Arts & Culture

Senior textures paintings with hair

Staff Writer
Monday, April 9, 2012

This semester, people began giving hair to Cecilia Salama ’12. The visual arts concentrator – who previously went to barbershops to collect hair – has made good use of the donations in her current exhibition, “In My Absence: A Senior Visual Arts Thesis Exhibition,” that features work created this semester.

Salama’s pieces tend to skirt the traditional two-dimensional canvas to explore a more sculptural approach to painting. Hair, as well as other materials like sheep’s wool, air conditioning filters, metal and handmade white frames distinguish her work.

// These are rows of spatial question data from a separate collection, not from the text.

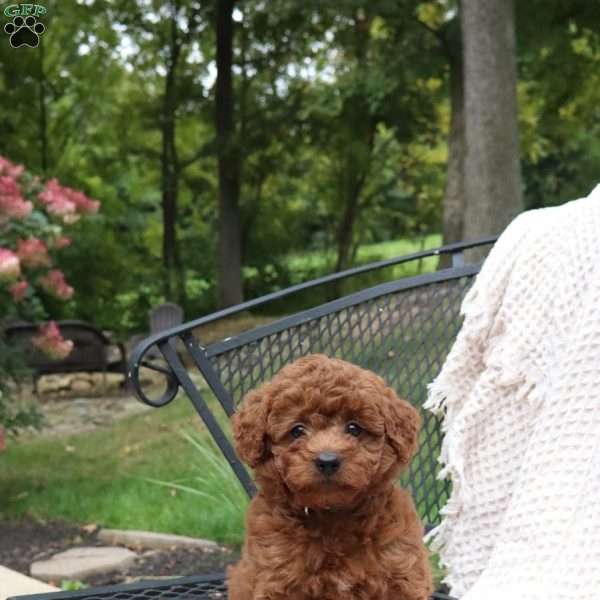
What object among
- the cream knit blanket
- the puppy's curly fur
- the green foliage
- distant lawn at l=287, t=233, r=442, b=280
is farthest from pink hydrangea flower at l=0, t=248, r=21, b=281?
distant lawn at l=287, t=233, r=442, b=280

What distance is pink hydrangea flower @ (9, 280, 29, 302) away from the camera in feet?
19.1

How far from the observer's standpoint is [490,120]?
8.18m

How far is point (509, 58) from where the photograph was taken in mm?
8109

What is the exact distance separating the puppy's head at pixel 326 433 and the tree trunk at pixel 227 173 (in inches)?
495

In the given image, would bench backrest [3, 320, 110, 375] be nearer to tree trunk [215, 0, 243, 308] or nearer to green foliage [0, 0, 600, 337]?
green foliage [0, 0, 600, 337]

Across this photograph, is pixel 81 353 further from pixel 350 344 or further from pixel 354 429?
pixel 354 429

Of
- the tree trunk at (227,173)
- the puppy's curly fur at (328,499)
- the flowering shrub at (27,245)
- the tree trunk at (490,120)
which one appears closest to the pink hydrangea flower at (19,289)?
the flowering shrub at (27,245)

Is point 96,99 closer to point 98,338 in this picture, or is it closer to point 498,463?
point 98,338

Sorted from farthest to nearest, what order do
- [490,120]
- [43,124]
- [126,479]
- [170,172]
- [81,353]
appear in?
1. [170,172]
2. [43,124]
3. [81,353]
4. [490,120]
5. [126,479]

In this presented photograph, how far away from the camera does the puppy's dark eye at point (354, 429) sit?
2066mm

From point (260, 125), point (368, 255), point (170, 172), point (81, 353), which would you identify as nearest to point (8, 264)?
point (81, 353)

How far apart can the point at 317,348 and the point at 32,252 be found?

Hair is “a little bit revolting, but we all have it,” Salama said. The exhibition explores her fascination with the body, though Salama does not portray the full human figure. 

Salama said she hopes the work will speak for itself in her absence. There is a “performative aspect” to her art, she said. She feels the pieces are “trying to confront” audience members.

Salama has trouble with language and has always been told she is too quiet, she said. “I have trouble finishing my sentences sometimes,” she said, laughing. The studio has provided a space for her to express her feelings, she said, adding, “I just feel so much better after” being in the studio.

Poetry has also helped Salama vocalize her feelings, she said. She uses poetry she has written to name her pieces. The poem that guides this exhibit, written this year, is about how she feels about “art in general,” she said.

Salama said Brown visual arts classes allowed her to experiment. As an honors student, she had her own studio to practice in.

“You always want to try new things,” she said. Salama has transitioned from liking “natural, fleshy colors,” produced using materials like soil, rubber, latex and coffee grounds, to using brighter colors. Her work has also become more contemporary, she said.

Salama said she  relates to contemporary artists such as Gedi Sibony ’95, who makes minimal pieces. He often uses frames in his work, similarly to Salama, whose work includes empty wood frames, long pieces of wood that create a border outside the canvas.

“The way that I paint is quite similar to abstract expressionism – there’s a lot of energy,” Salama said. “I’ll scratch the canvas with my hands,” she added.

Salama has experienced conflict over what constitutes a painting, she said. 

She employs unconventional materials and juxtaposes different elements, like a cast of her friend’s head alongside a canvas in its oversized frame. Her work is heavy – air conditioning filters painted with latex, pantyhose coated in resin and thick, hanging wool. 

But working with resins and rubbers can be dangerous. To avoid dying early like one resin-enthusiast artist, Salama said, she uses a respirator and is careful about ventilation.

For Salama, her work is only complete after installing her shows. “Hopefully, I’ve put things together that people can get something out of,” she said. 

“In My Absence” runs from April 6-13 in List 221.